## Exercise set
[a] Which stages of awareness does the essay on moments of experience name? List them in the order it gives.
[b] In the essay on moments of experience, swap "scientist" for "researcher" and write out the passage between "I am no brain" and "not kicked in.", inclusive.

[begin Document]

What appears to be a single multifaceted response to a moment of life is, if you look closely, several steps that occur in rapid succession. They happen in a particular order. Every time. The steps come fast like falling dominoes, so the impression is that they occur concurrently. As if all of a piece.
But slow it down — look at it in slow motion — and you will see there are in fact discrete stages. And it matters. Oh, it does matter. Discovering this in your own experience has everything to do with innocence: what it is to encounter any moment of life with freshness, unburdened by the freight of accumulated experience and belief. It’s what it is to be really alive, really here, without experiencing everything through the contorted lenses of the ego.
I am no brain scientist. This is something I’ve discovered directly, by observing what happens in my experience. A scientist could doubtless do a better job of naming these three fleeting stages of awareness, but I’ll describe them the best I can.
First, there is perception. The senses detect something out there (or something in here, if the momentary experience being given attention is inside the body). This first step is on the level of pure sensation. Data collection. Perhaps a felt response in the body. Even if it’s a moderate physical pain in your body, you haven’t yet come to the point of saying Uh-oh, I wonder what’s going on. Language and concept have not kicked in.
These three things — perception, mental fathoming, and ego-processing — while they appear to come simultaneously, in fact are distinct, and occur in that order.
Immediately following that, the mind begins its accustomed processing. Here is where the names for things come into awareness, where previously learned information is stirred to life. You are reminded of categories, of connections between things, of causality and pattern. Here is where you become able to anticipate what might be next, to see ramifications. This processing occurs without evaluation or emotional charge. Nothing, yet, is seen as good or bad. It’s a matter of fact, at this point — at least, as best the mind can determine. It isn’t about you, at this stage.

[end Document]
[begin Information provided]

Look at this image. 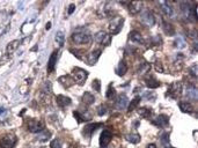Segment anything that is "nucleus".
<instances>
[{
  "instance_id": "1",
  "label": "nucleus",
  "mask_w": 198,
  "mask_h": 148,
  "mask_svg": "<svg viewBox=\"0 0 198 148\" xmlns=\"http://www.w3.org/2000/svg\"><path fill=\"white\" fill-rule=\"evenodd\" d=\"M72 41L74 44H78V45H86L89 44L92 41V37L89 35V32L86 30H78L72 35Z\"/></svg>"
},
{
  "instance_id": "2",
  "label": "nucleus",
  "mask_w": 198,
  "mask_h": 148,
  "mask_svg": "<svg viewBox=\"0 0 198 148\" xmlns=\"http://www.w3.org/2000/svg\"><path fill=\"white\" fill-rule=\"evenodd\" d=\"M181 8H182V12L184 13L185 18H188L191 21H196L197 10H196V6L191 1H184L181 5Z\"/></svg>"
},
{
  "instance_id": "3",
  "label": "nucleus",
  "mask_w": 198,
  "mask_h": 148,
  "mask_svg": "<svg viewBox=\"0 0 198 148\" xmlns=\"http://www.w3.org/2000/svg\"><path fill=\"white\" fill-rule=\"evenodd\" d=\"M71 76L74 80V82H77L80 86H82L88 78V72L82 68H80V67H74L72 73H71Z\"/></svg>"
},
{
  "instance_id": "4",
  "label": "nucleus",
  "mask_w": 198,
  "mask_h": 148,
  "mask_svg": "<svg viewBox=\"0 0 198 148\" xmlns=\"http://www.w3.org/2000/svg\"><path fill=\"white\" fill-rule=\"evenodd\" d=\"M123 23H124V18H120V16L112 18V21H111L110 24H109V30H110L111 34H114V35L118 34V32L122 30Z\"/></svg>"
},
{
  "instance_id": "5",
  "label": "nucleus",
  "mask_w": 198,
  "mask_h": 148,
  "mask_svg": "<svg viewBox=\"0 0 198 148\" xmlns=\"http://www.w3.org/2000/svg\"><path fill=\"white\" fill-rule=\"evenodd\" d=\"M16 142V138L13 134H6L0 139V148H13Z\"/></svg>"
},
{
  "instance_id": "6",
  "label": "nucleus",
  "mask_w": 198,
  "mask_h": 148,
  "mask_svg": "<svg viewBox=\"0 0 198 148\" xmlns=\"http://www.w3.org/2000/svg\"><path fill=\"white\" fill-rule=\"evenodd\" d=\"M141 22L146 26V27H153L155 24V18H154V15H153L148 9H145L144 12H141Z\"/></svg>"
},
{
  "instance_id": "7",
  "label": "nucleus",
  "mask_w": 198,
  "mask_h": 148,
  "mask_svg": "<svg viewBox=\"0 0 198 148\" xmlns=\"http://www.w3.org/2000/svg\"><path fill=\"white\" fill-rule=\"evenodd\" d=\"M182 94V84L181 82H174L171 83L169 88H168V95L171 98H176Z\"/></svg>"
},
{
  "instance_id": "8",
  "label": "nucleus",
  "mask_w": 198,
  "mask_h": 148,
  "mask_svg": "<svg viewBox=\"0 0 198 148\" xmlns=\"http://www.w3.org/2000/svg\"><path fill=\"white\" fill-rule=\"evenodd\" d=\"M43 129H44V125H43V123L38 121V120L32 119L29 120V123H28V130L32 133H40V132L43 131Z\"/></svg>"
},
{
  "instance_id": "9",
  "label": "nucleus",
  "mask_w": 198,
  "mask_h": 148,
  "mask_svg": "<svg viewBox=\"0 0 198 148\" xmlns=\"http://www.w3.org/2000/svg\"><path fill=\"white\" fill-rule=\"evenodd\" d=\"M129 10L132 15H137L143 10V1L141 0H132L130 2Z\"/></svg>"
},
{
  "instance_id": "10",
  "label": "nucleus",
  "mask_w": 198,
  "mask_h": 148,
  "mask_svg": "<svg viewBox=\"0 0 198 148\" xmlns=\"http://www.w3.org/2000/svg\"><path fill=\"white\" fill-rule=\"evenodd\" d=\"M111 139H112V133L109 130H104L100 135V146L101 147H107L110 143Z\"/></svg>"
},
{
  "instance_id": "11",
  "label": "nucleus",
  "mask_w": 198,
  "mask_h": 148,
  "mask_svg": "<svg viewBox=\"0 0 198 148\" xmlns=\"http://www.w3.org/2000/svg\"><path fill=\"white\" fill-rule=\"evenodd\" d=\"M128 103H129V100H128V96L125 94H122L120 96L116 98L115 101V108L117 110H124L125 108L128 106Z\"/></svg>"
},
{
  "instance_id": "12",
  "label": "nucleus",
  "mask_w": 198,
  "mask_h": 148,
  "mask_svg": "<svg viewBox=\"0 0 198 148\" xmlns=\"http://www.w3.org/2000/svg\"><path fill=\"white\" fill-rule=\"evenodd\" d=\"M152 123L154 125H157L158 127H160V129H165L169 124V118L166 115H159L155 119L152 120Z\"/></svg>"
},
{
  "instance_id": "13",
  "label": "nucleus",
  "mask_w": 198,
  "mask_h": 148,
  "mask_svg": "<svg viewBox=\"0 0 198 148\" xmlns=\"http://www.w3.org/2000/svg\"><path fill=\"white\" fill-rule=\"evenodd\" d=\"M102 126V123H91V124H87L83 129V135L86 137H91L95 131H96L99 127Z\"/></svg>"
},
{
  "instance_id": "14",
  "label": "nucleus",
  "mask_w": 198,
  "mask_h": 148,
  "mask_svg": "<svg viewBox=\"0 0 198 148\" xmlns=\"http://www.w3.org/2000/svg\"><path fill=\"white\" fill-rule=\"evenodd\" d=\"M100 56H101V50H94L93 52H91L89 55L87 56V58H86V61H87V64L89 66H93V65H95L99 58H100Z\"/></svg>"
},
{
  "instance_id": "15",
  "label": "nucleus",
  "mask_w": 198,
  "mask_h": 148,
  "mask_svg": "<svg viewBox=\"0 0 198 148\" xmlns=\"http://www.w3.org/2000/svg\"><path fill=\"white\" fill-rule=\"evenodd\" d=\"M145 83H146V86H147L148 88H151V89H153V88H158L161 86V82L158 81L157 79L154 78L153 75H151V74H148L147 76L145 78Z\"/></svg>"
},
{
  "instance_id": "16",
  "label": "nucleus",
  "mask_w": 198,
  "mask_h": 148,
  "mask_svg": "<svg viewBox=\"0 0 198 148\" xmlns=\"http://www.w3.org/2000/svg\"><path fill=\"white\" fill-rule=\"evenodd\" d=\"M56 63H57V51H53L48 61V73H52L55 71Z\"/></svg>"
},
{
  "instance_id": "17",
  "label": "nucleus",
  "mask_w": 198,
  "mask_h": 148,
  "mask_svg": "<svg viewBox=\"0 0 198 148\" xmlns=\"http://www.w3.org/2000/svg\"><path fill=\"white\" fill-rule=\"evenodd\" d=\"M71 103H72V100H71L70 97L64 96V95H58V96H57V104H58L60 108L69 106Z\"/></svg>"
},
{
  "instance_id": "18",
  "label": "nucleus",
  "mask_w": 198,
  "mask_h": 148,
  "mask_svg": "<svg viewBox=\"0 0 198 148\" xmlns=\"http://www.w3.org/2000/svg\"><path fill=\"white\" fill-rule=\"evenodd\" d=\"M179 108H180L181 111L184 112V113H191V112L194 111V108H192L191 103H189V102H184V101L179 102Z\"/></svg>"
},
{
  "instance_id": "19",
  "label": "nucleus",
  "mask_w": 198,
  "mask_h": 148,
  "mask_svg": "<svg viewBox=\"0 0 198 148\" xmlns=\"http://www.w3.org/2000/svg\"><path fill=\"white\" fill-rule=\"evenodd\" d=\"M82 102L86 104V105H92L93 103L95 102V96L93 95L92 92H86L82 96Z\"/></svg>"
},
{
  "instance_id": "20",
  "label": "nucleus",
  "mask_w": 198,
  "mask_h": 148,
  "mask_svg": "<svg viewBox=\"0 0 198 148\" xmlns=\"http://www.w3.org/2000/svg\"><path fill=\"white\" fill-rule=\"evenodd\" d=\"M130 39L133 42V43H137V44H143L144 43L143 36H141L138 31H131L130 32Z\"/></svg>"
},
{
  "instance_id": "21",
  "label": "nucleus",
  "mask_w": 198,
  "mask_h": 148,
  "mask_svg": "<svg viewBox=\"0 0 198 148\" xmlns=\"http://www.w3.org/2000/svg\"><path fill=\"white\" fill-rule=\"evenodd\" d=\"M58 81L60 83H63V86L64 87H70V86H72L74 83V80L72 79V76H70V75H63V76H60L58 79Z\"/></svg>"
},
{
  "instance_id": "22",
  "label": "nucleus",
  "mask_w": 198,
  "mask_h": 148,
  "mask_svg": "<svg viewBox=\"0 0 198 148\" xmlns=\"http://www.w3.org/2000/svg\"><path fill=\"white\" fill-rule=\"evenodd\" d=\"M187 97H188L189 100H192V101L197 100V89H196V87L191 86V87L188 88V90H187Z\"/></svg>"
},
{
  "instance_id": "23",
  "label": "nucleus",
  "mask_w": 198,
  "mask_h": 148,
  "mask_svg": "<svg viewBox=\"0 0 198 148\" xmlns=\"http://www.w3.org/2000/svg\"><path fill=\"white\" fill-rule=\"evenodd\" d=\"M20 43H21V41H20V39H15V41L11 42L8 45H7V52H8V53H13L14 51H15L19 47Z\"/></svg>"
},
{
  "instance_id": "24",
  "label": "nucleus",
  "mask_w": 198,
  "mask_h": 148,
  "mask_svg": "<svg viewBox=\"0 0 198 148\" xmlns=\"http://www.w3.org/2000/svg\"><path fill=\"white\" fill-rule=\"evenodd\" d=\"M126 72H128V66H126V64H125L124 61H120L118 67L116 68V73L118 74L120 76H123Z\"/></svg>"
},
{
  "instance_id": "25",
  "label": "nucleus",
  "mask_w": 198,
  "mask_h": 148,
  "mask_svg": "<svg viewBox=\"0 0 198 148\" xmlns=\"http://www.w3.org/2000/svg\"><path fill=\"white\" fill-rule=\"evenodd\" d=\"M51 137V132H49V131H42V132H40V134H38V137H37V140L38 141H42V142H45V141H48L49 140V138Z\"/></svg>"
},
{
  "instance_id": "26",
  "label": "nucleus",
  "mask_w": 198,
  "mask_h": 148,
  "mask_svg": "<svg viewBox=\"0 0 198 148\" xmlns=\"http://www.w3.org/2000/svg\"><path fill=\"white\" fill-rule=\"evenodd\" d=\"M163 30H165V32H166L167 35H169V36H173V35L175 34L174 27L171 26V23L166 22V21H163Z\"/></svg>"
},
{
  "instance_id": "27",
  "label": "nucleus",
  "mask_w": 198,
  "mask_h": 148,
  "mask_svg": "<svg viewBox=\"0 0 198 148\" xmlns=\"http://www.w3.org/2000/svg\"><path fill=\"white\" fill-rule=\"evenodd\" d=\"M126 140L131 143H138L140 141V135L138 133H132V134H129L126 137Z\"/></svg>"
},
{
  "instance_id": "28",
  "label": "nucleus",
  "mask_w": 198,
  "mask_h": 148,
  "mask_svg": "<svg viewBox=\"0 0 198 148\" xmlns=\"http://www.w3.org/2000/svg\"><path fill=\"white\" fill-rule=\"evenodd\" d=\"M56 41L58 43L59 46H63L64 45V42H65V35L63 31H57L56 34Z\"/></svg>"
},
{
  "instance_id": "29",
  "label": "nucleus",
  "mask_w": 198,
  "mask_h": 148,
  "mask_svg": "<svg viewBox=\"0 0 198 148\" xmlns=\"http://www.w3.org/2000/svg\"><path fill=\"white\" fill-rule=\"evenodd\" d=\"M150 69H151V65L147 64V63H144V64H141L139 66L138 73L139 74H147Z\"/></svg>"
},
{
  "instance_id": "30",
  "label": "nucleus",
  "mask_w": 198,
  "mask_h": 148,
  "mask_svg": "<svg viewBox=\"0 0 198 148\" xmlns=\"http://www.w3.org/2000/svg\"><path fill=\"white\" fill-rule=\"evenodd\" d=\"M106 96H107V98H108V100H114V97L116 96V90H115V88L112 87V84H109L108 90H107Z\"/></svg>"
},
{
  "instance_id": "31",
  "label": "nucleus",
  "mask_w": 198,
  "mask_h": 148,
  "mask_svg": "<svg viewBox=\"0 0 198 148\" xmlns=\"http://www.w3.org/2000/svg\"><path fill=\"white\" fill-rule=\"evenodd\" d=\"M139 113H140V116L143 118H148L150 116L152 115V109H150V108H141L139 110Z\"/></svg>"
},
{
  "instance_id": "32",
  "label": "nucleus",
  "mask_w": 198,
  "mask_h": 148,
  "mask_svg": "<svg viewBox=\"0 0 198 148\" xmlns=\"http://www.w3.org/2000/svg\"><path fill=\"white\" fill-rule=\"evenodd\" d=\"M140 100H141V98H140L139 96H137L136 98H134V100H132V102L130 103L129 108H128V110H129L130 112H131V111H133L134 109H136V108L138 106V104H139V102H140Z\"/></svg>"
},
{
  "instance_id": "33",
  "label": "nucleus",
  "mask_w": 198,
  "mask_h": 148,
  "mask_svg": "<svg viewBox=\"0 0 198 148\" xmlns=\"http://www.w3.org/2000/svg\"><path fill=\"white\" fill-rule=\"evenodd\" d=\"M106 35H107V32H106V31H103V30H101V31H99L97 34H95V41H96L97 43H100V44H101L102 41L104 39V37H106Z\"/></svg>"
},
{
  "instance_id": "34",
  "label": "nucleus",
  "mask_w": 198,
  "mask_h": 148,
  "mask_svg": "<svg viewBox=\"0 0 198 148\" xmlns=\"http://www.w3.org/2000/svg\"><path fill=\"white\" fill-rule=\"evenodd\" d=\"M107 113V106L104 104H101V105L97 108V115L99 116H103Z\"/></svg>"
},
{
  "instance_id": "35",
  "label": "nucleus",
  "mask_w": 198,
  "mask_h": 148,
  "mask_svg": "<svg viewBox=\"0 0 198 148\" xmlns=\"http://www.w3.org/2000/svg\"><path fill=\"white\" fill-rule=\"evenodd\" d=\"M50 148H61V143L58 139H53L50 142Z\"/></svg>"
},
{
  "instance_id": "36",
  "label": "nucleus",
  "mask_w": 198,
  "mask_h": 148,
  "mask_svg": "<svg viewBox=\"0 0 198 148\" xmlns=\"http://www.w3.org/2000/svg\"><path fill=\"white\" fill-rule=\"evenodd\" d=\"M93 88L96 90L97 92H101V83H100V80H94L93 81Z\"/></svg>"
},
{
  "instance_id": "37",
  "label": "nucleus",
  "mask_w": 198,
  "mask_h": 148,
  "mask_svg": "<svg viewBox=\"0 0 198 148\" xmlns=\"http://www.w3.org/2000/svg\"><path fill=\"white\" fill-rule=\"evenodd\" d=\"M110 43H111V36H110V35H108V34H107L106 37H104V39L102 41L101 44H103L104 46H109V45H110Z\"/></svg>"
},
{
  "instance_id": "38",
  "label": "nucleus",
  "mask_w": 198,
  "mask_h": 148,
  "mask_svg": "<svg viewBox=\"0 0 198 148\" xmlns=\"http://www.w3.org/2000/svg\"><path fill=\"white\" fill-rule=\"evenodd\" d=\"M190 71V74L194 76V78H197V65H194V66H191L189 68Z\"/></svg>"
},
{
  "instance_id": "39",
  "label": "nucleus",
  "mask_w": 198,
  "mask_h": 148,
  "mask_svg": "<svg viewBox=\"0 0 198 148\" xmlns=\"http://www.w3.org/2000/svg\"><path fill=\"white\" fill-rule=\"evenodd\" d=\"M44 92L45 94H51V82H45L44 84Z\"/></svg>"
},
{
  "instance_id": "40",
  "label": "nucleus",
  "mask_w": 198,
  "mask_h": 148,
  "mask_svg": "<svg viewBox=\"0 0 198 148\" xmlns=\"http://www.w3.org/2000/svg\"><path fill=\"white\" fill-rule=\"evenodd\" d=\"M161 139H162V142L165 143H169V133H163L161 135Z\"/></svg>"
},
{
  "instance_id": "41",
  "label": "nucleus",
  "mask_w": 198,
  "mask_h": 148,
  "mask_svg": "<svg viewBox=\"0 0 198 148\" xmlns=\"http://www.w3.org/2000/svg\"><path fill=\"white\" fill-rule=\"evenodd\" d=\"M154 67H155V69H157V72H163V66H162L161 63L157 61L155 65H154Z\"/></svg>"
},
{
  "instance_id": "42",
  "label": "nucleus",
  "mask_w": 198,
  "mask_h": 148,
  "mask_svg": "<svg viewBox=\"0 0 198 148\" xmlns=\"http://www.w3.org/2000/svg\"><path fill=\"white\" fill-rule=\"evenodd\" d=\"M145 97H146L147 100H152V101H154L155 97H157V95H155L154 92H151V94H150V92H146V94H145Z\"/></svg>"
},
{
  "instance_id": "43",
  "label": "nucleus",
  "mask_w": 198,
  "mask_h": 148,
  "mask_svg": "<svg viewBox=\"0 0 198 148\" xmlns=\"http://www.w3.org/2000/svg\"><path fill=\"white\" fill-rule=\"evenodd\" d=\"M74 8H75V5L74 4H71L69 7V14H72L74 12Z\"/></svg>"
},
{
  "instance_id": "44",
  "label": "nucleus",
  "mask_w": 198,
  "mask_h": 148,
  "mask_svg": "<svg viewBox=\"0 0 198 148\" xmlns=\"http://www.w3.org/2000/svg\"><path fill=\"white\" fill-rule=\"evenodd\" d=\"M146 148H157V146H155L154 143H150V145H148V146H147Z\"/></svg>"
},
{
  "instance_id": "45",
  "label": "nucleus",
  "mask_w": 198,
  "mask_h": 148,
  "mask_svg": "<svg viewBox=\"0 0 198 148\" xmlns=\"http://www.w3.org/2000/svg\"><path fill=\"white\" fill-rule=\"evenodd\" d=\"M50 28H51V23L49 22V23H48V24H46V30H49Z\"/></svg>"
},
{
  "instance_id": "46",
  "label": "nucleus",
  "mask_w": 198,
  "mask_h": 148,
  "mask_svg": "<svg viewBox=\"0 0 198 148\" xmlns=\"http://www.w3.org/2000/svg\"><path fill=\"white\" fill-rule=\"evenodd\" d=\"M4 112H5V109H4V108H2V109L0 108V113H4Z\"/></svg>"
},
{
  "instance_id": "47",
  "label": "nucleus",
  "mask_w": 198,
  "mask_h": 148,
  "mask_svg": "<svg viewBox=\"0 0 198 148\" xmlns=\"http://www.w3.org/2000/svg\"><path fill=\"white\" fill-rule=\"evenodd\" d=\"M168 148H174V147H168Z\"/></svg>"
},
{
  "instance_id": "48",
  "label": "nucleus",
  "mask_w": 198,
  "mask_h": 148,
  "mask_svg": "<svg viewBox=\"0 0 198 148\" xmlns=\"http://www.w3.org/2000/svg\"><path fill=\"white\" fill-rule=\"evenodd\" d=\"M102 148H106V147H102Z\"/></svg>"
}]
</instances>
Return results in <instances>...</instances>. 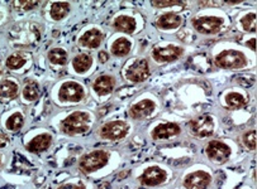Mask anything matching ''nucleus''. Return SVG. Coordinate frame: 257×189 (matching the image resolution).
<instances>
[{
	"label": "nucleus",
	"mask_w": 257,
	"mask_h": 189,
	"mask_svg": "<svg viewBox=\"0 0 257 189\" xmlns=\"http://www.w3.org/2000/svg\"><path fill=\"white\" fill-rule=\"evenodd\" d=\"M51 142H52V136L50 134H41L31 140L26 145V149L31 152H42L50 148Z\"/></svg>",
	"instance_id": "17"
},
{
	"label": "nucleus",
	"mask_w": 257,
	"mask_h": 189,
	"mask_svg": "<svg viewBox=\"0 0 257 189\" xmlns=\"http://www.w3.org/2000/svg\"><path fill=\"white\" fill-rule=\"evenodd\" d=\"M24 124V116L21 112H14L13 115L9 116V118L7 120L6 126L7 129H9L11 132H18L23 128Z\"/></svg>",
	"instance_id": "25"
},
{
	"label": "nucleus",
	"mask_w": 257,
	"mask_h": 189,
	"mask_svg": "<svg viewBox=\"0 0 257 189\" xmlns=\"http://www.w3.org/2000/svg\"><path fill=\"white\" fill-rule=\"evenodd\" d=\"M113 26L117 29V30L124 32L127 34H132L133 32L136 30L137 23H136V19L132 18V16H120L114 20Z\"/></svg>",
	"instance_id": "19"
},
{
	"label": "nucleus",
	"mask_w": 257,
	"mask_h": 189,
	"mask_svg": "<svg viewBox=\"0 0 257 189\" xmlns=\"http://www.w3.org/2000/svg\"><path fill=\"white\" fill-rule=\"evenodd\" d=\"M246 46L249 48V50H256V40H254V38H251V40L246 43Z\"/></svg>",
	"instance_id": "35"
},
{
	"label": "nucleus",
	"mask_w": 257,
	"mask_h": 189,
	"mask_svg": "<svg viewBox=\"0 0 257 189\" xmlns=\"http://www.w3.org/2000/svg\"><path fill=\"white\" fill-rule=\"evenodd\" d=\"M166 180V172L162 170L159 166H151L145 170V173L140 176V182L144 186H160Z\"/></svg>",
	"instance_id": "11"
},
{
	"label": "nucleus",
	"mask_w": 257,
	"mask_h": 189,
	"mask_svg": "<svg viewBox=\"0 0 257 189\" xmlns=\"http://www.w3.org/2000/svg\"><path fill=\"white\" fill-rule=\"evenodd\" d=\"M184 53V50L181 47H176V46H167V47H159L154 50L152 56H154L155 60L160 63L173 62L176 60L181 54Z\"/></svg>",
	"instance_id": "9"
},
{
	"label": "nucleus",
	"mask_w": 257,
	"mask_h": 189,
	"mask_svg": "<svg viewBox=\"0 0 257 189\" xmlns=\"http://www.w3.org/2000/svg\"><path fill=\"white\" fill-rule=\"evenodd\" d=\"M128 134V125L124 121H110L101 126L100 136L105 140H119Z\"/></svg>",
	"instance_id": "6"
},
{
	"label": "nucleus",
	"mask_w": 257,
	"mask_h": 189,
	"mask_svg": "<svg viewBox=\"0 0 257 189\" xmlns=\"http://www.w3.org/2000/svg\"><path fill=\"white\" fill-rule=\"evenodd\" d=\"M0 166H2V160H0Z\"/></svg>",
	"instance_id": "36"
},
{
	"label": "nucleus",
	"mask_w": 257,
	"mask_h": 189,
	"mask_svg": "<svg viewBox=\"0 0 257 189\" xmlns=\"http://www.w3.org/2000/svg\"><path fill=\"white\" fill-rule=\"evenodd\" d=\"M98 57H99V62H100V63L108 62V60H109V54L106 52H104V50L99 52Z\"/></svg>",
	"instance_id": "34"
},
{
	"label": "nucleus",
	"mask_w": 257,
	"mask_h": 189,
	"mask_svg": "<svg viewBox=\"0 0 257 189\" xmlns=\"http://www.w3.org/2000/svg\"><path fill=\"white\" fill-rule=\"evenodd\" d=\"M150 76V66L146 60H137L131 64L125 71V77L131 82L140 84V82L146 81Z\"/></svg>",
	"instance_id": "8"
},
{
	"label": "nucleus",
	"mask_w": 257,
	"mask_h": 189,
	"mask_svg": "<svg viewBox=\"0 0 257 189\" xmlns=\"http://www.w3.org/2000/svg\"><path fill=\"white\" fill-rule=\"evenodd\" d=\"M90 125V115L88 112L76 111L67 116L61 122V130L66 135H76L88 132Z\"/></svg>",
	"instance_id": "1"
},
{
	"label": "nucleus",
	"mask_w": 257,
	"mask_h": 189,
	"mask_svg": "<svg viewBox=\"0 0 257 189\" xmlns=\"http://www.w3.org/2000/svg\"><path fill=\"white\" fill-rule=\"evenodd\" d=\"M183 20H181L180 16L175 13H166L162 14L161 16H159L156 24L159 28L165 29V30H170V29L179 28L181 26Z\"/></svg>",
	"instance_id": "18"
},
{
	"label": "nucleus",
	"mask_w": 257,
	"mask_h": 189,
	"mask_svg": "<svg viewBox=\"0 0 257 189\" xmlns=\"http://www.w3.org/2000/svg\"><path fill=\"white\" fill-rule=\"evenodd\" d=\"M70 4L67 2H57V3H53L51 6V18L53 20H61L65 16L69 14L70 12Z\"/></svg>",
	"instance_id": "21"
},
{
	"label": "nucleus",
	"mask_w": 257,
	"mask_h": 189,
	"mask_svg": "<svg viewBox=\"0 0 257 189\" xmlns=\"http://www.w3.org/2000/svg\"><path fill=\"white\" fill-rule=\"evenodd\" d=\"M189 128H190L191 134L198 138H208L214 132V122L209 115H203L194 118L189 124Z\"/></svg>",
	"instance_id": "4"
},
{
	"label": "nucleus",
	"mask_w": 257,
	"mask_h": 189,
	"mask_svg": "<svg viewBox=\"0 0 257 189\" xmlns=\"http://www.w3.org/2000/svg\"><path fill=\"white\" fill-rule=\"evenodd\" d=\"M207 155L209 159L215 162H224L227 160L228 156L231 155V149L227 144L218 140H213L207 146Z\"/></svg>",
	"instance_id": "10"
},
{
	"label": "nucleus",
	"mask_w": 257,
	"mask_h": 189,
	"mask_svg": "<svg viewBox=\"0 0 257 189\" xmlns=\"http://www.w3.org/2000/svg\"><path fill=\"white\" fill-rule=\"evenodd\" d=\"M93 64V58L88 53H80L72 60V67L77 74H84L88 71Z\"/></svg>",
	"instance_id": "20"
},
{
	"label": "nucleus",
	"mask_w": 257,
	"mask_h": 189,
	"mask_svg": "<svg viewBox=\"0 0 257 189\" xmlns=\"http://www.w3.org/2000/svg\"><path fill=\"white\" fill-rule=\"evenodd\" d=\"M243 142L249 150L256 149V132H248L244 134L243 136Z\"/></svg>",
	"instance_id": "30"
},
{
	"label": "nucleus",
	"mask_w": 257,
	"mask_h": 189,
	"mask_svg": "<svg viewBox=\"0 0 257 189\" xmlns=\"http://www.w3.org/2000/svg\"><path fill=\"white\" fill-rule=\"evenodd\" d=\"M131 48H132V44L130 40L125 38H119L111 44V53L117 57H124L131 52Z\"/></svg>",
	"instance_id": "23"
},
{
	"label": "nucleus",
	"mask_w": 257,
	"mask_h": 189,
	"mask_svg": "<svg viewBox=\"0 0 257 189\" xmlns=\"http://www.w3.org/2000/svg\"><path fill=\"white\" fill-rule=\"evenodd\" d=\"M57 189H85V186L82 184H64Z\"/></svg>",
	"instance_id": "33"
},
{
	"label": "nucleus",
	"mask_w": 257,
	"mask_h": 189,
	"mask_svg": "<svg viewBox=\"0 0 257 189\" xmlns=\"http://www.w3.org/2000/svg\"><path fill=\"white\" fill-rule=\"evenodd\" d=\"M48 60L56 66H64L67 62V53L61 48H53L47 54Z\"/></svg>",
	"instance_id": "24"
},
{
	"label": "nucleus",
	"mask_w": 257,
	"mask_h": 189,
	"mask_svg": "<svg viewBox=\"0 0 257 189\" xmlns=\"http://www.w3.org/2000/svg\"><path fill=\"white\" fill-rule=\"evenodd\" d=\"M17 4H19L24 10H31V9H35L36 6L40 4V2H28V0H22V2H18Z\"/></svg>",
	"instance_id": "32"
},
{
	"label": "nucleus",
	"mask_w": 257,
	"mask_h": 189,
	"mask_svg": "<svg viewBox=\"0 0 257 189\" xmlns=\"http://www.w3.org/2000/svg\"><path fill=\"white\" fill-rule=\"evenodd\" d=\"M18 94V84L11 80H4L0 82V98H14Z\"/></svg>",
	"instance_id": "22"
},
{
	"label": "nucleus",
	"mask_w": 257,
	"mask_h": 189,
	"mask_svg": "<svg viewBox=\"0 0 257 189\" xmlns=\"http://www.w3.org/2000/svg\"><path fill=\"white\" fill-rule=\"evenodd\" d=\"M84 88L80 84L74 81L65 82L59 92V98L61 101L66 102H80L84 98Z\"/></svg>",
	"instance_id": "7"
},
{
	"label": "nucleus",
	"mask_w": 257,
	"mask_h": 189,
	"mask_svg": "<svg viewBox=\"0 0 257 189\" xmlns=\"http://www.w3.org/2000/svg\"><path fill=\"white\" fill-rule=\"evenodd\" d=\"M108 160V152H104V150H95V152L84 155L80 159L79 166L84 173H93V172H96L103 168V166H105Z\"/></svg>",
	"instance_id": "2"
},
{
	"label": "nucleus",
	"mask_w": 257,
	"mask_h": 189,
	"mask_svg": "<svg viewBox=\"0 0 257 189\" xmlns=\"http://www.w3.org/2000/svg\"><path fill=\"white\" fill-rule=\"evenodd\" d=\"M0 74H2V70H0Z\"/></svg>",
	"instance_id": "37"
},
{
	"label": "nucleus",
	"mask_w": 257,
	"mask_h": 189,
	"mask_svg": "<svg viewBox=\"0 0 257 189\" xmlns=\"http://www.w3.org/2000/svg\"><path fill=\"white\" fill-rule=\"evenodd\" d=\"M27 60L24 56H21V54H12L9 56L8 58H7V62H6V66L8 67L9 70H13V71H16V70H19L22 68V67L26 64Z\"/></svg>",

[end Information provided]

## Results
[a] Perception, mental fathoming, and ego-processing.

[b]
I am no brain researcher. This is something I’ve discovered directly, by observing what happens in my experience. A researcher could doubtless do a better job of naming these three fleeting stages of awareness, but I’ll describe them the best I can.
First, there is perception. The senses detect something out there (or something in here, if the momentary experience being given attention is inside the body). This first step is on the level of pure sensation. Data collection. Perhaps a felt response in the body. Even if it’s a moderate physical pain in your body, you haven’t yet come to the point of saying Uh-oh, I wonder what’s going on. Language and concept have not kicked in.